Print every record word for word.
[[ MATERIAL SUPPLIED, beginning ]]
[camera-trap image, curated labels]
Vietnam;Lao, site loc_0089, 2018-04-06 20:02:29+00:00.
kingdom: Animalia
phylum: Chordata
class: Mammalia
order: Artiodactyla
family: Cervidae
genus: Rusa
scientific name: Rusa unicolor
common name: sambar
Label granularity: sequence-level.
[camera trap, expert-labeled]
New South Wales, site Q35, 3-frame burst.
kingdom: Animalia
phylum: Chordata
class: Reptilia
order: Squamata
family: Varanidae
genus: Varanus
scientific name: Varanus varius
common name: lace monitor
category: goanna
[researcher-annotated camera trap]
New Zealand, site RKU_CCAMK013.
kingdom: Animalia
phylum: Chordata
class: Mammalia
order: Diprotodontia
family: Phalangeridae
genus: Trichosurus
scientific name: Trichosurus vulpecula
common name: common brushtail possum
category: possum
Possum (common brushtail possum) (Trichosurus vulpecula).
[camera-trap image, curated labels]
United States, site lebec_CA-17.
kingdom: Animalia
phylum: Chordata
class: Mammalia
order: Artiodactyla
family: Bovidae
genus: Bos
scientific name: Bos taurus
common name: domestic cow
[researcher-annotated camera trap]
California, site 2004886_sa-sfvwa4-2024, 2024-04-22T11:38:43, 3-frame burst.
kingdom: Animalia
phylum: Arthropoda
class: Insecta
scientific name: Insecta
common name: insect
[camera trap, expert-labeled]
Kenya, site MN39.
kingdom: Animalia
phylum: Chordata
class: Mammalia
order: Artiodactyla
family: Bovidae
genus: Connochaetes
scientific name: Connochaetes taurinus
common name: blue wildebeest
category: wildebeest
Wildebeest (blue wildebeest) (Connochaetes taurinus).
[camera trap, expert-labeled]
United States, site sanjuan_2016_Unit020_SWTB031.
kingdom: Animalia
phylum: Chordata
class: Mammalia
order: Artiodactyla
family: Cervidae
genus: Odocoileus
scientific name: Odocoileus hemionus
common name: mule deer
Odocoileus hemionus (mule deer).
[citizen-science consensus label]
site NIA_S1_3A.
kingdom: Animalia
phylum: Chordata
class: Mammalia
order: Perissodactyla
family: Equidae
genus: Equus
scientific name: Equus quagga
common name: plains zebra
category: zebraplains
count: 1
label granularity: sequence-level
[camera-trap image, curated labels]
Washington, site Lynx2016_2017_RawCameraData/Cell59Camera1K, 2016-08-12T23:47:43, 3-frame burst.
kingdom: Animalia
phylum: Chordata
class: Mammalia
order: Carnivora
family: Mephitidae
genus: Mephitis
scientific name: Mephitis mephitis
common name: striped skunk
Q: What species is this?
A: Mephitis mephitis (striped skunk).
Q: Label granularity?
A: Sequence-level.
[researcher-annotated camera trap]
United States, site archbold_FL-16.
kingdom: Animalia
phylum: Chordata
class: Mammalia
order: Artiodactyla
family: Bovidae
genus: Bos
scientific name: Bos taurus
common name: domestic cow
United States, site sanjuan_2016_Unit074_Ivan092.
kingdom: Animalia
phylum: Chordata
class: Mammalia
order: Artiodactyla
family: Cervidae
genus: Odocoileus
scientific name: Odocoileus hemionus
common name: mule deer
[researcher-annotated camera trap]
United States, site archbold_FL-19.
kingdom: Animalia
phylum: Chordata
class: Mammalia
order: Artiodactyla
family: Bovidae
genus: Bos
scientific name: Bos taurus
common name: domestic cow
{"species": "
[[ MATERIAL SUPPLIED, end ]]
RESPONSE TO THIS TASK:
[camera-trap image, curated labels]
Vietnam;Lao, site loc_0089, 2018-04-06 20:02:29+00:00.
kingdom: Animalia
phylum: Chordata
class: Mammalia
order: Artiodactyla
family: Cervidae
genus: Rusa
scientific name: Rusa unicolor
common name: sambar
Label granularity: sequence-level.
[camera trap, expert-labeled]
New South Wales, site Q35, 3-frame burst.
kingdom: Animalia
phylum: Chordata
class: Reptilia
order: Squamata
family: Varanidae
genus: Varanus
scientific name: Varanus varius
common name: lace monitor
category: goanna
[researcher-annotated camera trap]
New Zealand, site RKU_CCAMK013.
kingdom: Animalia
phylum: Chordata
class: Mammalia
order: Diprotodontia
family: Phalangeridae
genus: Trichosurus
scientific name: Trichosurus vulpecula
common name: common brushtail possum
category: possum
Possum (common brushtail possum) (Trichosurus vulpecula).
[camera-trap image, curated labels]
United States, site lebec_CA-17.
kingdom: Animalia
phylum: Chordata
class: Mammalia
order: Artiodactyla
family: Bovidae
genus: Bos
scientific name: Bos taurus
common name: domestic cow
[researcher-annotated camera trap]
California, site 2004886_sa-sfvwa4-2024, 2024-04-22T11:38:43, 3-frame burst.
kingdom: Animalia
phylum: Arthropoda
class: Insecta
scientific name: Insecta
common name: insect
[camera trap, expert-labeled]
Kenya, site MN39.
kingdom: Animalia
phylum: Chordata
class: Mammalia
order: Artiodactyla
family: Bovidae
genus: Connochaetes
scientific name: Connochaetes taurinus
common name: blue wildebeest
category: wildebeest
Wildebeest (blue wildebeest) (Connochaetes taurinus).
[camera trap, expert-labeled]
United States, site sanjuan_2016_Unit020_SWTB031.
kingdom: Animalia
phylum: Chordata
class: Mammalia
order: Artiodactyla
family: Cervidae
genus: Odocoileus
scientific name: Odocoileus hemionus
common name: mule deer
Odocoileus hemionus (mule deer).
[citizen-science consensus label]
site NIA_S1_3A.
kingdom: Animalia
phylum: Chordata
class: Mammalia
order: Perissodactyla
family: Equidae
genus: Equus
scientific name: Equus quagga
common name: plains zebra
category: zebraplains
count: 1
label granularity: sequence-level
[camera-trap image, curated labels]
Washington, site Lynx2016_2017_RawCameraData/Cell59Camera1K, 2016-08-12T23:47:43, 3-frame burst.
kingdom: Animalia
phylum: Chordata
class: Mammalia
order: Carnivora
family: Mephitidae
genus: Mephitis
scientific name: Mephitis mephitis
common name: striped skunk
Q: What species is this?
A: Mephitis mephitis (striped skunk).
Q: Label granularity?
A: Sequence-level.
[researcher-annotated camera trap]
United States, site archbold_FL-16.
kingdom: Animalia
phylum: Chordata
class: Mammalia
order: Artiodactyla
family: Bovidae
genus: Bos
scientific name: Bos taurus
common name: domestic cow
United States, site sanjuan_2016_Unit074_Ivan092.
kingdom: Animalia
phylum: Chordata
class: Mammalia
order: Artiodactyla
family: Cervidae
genus: Odocoileus
scientific name: Odocoileus hemionus
common name: mule deer
[researcher-annotated camera trap]
United States, site archbold_FL-19.
kingdom: Animalia
phylum: Chordata
class: Mammalia
order: Artiodactyla
family: Bovidae
genus: Bos
scientific name: Bos taurus
common name: domestic cow
{"species": "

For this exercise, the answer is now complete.